#### Consignes de travail:
Reprenez le texte ci-dessous consacré à la terre crue au Maroc et rédigez-en la suite à partir de sa dernière phrase.

#### Texte à lire:
== == ==
Rouizem Labied (Nadya)
Réinventer la terre crue
Expérimentations au Maroc depuis 1960
Collection «Archithèses»
17 x 24 cm | 192 p. | 132 ill. couleur | isbn 978-2-86222-098-7 28 € avril 2022 Disponible en édition numérique |
« L’ouvrage de Nadya Rouizem Labied résulte d’une thèse soutenue en 2020 dans le cadre de l’École doctorale de Géographie de Paris. Espace, sociétés, aménagement, en cotutelle entre Paris 1 et l’École nationale d’architecture de Rabat. Il retrace une soixantaine d’années de production architecturale de terre crue au Maroc, de 1962 à 2022, en mettant en exergue les expérimentations des années 1960. Étayé par une importante bibliographie, il s’appuie sur un solide corpus d’archives dispersées, répertoriées au Maroc, en France et en Belgique, ainsi que sur des entretiens avec les nombreux acteurs de la scène architecturale marocaine. Quelques considérations générales relatives à l’appréciation de la terre crue, un matériau généralement jugé rétrograde, dès les années 1940 d’un côté comme de l’autre de la Méditerranée introduisent l’analyse des études de cas. »
Leïla el-Wakil, « Nadya Rouizem Labied, Réinventer la terre crue. Expérimentations au Maroc depuis 1960 », ABE Journal, 21 | 2023. Lire l’article complet en ligne
Quel a été l’apport de l’utilisation de la terre crue et de son industrialisation dans le bâtiment au Maroc ?
N.R.L. : « La particularité de la terre crue est l’inertie et non pas l’isolation. Cela fait que quand il fait chaud à l’extérieur, par exemple, elle garde la fraîcheur plus longtemps à l’intérieur et inversement lorsqu’il fait froid, la chaleur emmagasinée dans les murs reste dans la construction. En d’autres termes, elle permet de maintenir la température intérieure du bâtiment à travers ce mécanisme.
Grâce à ses propriétés d’inertie, ce matériau a été industrialisé. Mais lors des premières opérations au Maroc, ce n’est pas pour cela qu’il a été utilisé. Le contexte est différent. Il est vrai que l’on s’intéresse maintenant à la terre crue pour ses avantages écologiques, mais dans les 1950, l’intérêt pour son utilisation s’est expliqué surtout par des considérations économiques et sociales : c’est un matériau gratuit, il peut être mis en œuvre par une main-d’œuvre moins expérimentée que celle demandée pour le béton, par exemple.
== == ==
#### Données fournies:
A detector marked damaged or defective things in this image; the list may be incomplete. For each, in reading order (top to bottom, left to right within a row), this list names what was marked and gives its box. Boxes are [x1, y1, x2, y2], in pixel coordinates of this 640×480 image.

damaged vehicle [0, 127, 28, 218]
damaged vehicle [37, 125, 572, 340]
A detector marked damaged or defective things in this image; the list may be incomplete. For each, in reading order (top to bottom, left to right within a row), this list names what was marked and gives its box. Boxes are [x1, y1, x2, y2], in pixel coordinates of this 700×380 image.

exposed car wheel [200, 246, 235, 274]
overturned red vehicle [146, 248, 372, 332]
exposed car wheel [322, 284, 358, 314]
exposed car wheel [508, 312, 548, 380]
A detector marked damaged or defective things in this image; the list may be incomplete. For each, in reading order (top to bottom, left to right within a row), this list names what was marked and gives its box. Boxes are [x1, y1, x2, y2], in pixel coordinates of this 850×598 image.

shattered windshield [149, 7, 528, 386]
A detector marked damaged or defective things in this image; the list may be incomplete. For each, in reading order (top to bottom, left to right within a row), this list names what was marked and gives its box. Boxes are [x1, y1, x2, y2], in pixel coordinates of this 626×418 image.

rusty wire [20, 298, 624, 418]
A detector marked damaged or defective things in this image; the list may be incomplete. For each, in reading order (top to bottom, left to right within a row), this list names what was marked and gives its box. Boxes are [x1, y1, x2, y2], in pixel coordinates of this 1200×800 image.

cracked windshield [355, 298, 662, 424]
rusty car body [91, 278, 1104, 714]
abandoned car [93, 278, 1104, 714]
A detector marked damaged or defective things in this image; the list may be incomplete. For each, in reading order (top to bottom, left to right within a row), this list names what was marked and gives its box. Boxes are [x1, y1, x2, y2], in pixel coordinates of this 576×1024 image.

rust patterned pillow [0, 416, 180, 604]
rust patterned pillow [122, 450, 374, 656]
== == ==
#### Réponse rédigée:
Alain Masson a été le premier ingénieur qui a conçu la première opération, à Marrakech. Il a souhaité employer la main-d’œuvre de la Promotion nationale, constituée de sans-emploi et de personnes peu formées. Il y a eu donc derrière toute cette conception et l’utilisation de la terre crue une dimension sociale inclusive. En plus des aspects économique et social, l’aspect culturel a beaucoup compté dans le recours à la terre crue, puisque son usage dans la construction traditionnelle fait partie de l’identité marocaine.
On peut vérifier davantage que l’aspect écologique n’est pas celui retenu par les architectes, au vu de l’épaisseur des murs qui ne permet pas suffisamment d’inertie. Pour la première opération, on a été à 13 cm d’épaisseur et à 20 pour la deuxième. »
Avez-vous sorti ce livre maintenant, vu la prise de conscience sur les avantages écologiques de ce matériau ?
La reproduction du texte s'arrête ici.